What you should do =>
Please output exactly the lines below, starting at the line that has "Lake's February 2024" and ending at the line that has "leonardo da vinci", both included; leave out all pictures and include nothing else.

Stored items from a collection:

◆ ◆ ◆

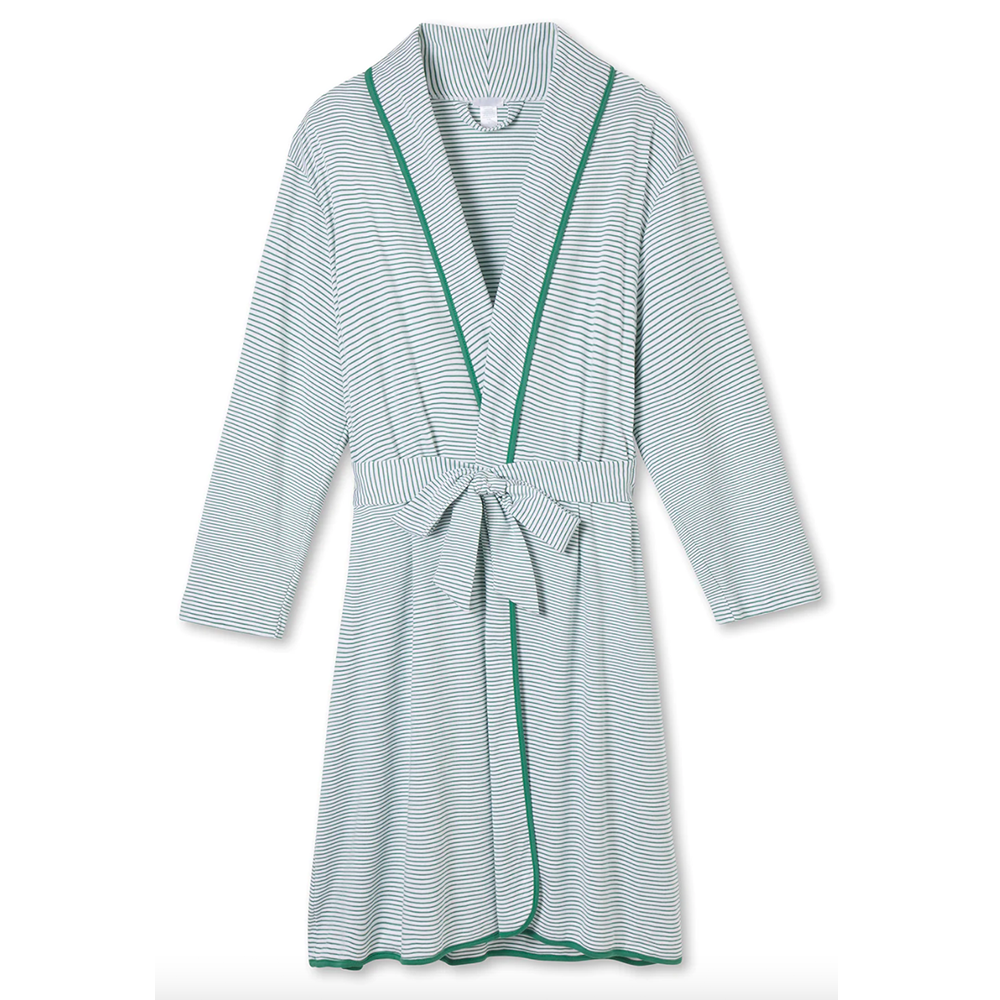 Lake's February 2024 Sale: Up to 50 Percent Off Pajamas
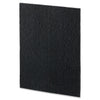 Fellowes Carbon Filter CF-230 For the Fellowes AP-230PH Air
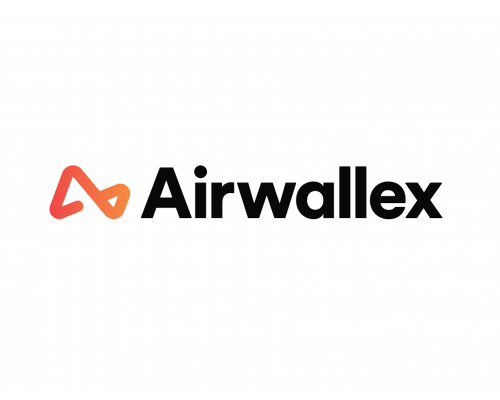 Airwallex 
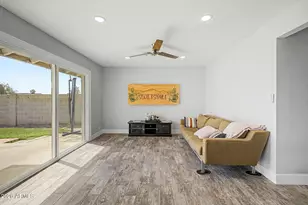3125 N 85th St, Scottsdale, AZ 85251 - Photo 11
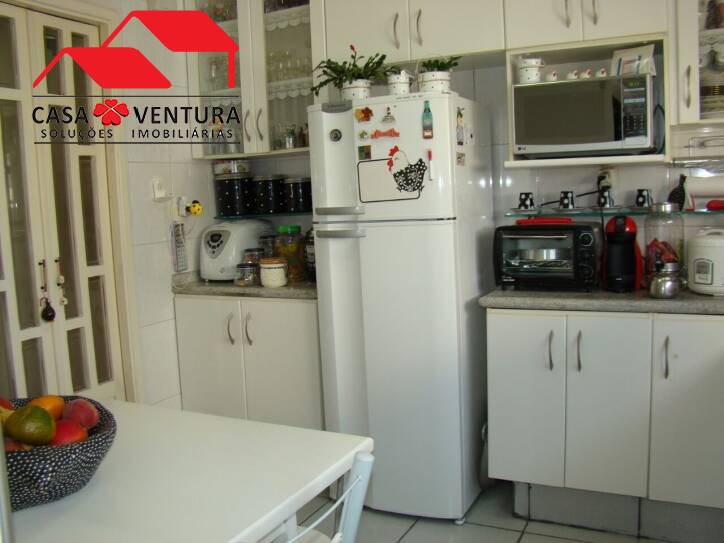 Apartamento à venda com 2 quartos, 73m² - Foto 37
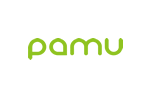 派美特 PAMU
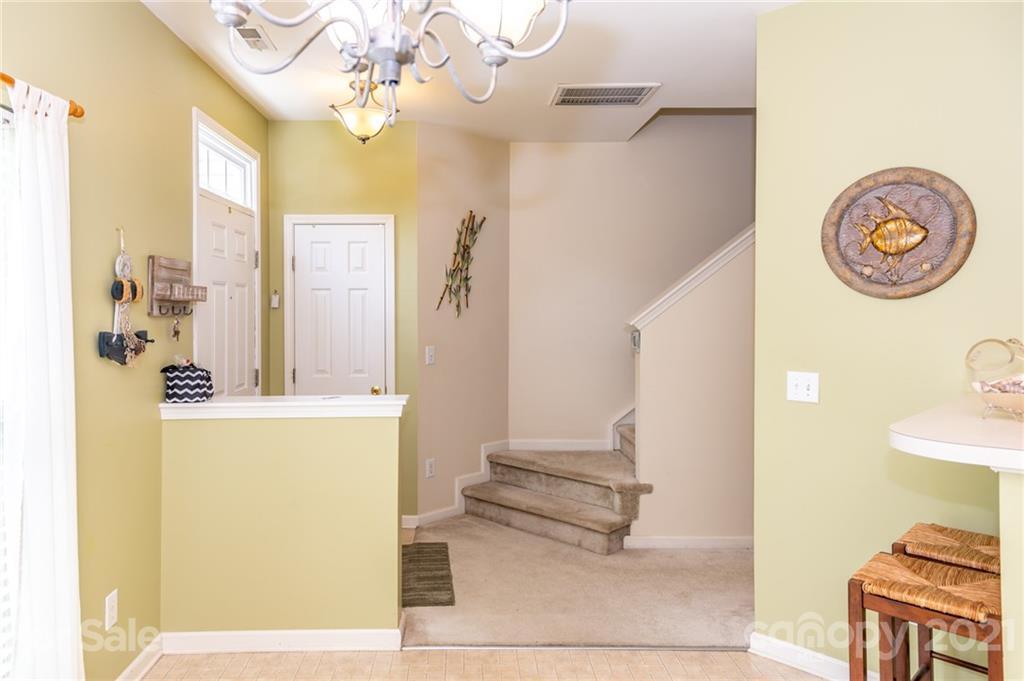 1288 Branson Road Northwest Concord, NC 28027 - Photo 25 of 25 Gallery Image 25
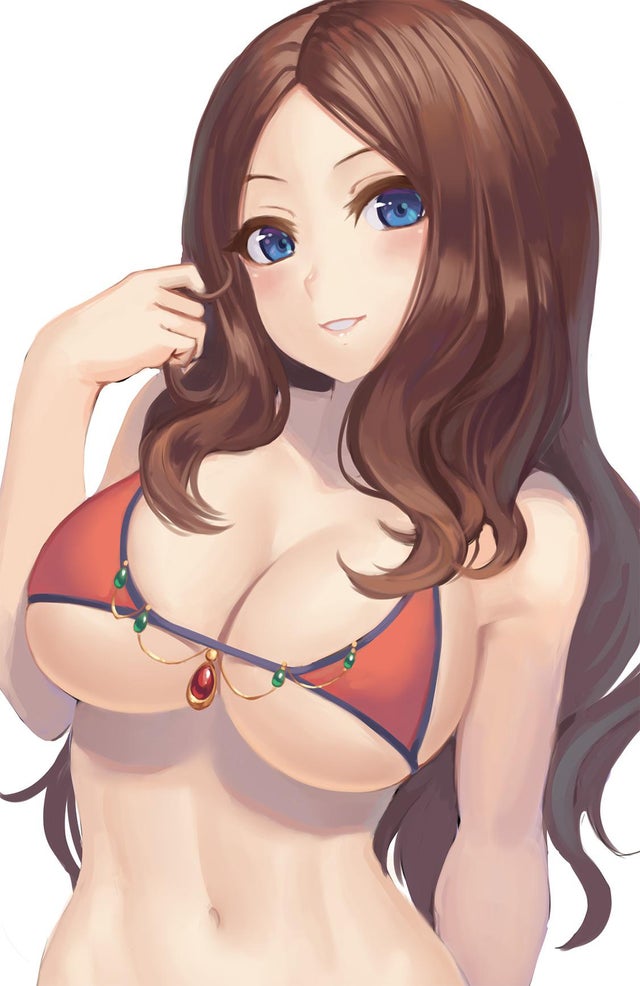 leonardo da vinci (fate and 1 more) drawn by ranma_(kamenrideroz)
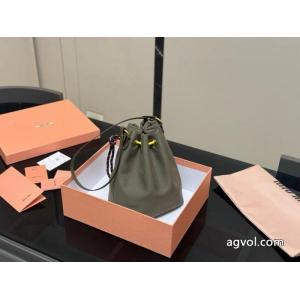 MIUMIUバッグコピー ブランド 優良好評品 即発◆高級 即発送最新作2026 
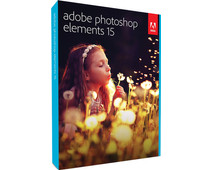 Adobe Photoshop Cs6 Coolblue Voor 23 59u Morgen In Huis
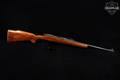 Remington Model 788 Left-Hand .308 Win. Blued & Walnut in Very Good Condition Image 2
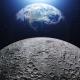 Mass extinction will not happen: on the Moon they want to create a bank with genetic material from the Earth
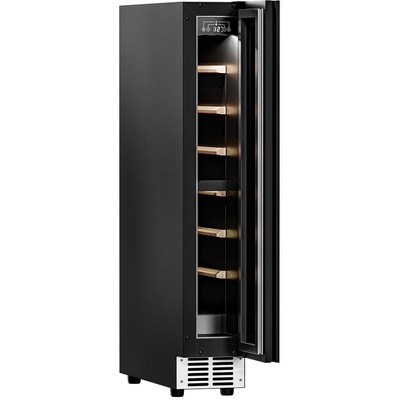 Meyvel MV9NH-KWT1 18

◆ ◆ ◆

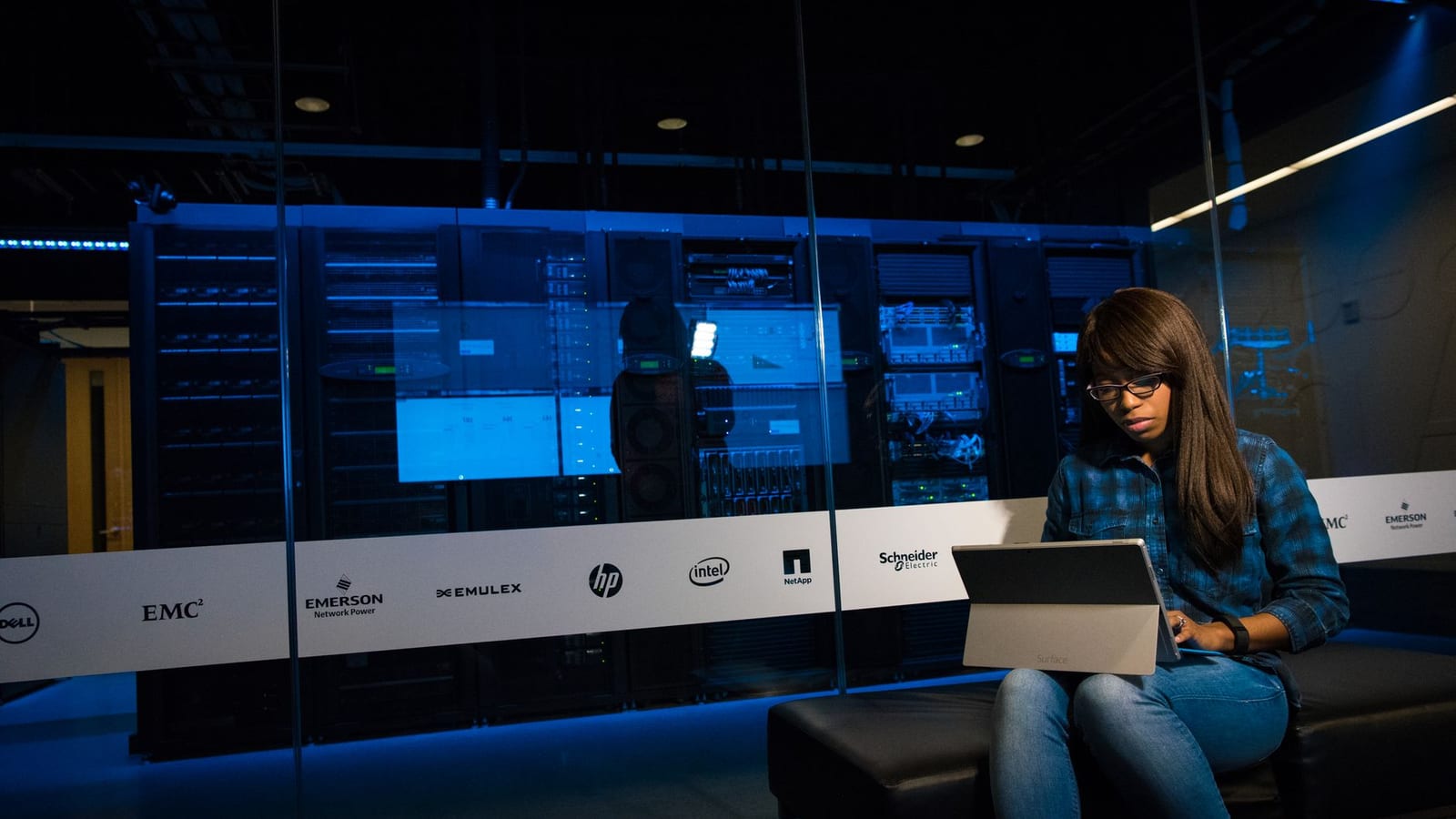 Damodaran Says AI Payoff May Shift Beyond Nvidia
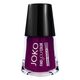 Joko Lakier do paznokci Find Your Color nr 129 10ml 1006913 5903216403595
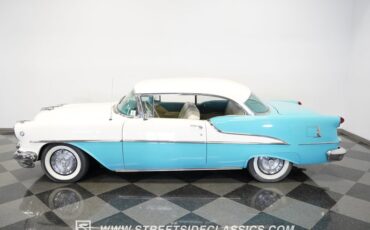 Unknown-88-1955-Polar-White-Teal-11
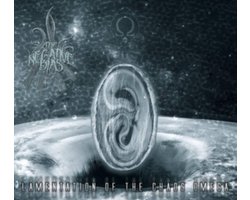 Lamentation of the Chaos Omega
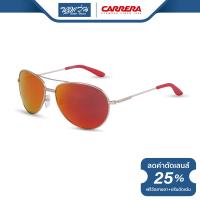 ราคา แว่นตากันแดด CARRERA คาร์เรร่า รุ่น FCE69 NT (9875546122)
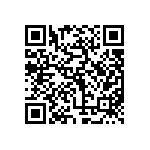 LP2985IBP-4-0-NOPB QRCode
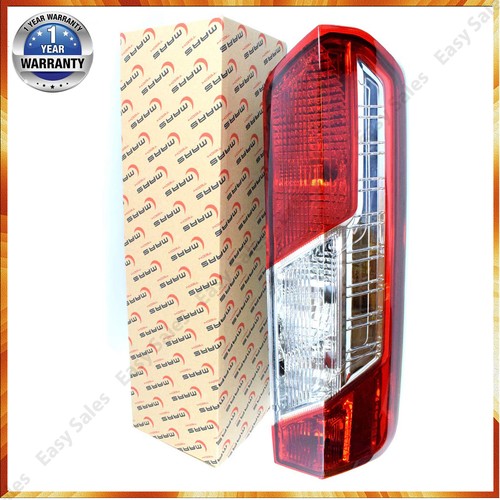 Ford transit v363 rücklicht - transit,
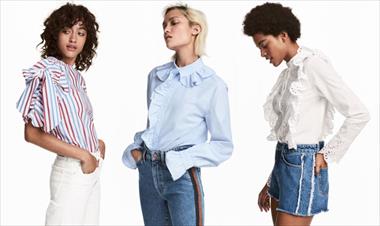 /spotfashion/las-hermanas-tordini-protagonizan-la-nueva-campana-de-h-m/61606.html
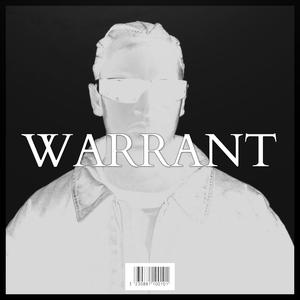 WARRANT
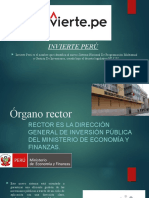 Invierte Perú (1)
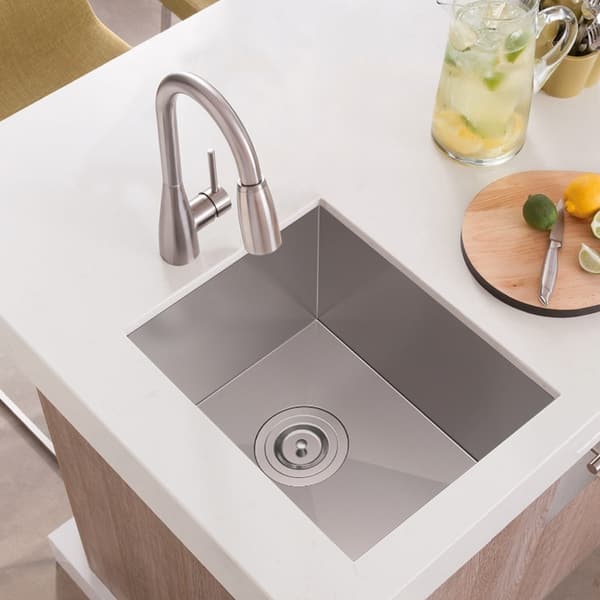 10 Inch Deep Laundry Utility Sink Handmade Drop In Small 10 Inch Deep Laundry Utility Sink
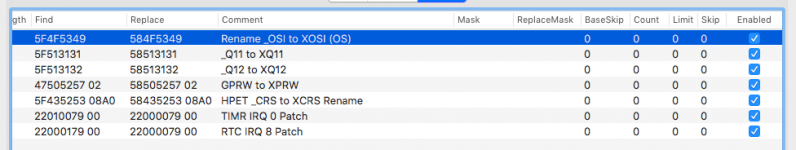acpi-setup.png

◆ ◆ ◆

Answer box =>
 Lake's February 2024 Sale: Up to 50 Percent Off Pajamas
 Fellowes Carbon Filter CF-230 For the Fellowes AP-230PH Air
 Airwallex 
3125 N 85th St, Scottsdale, AZ 85251 - Photo 11
 Apartamento à venda com 2 quartos, 73m² - Foto 37
 派美特 PAMU
 1288 Branson Road Northwest Concord, NC 28027 - Photo 25 of 25 Gallery Image 25
 leonardo da vinci (fate and 1 more) drawn by ranma_(kamenrideroz)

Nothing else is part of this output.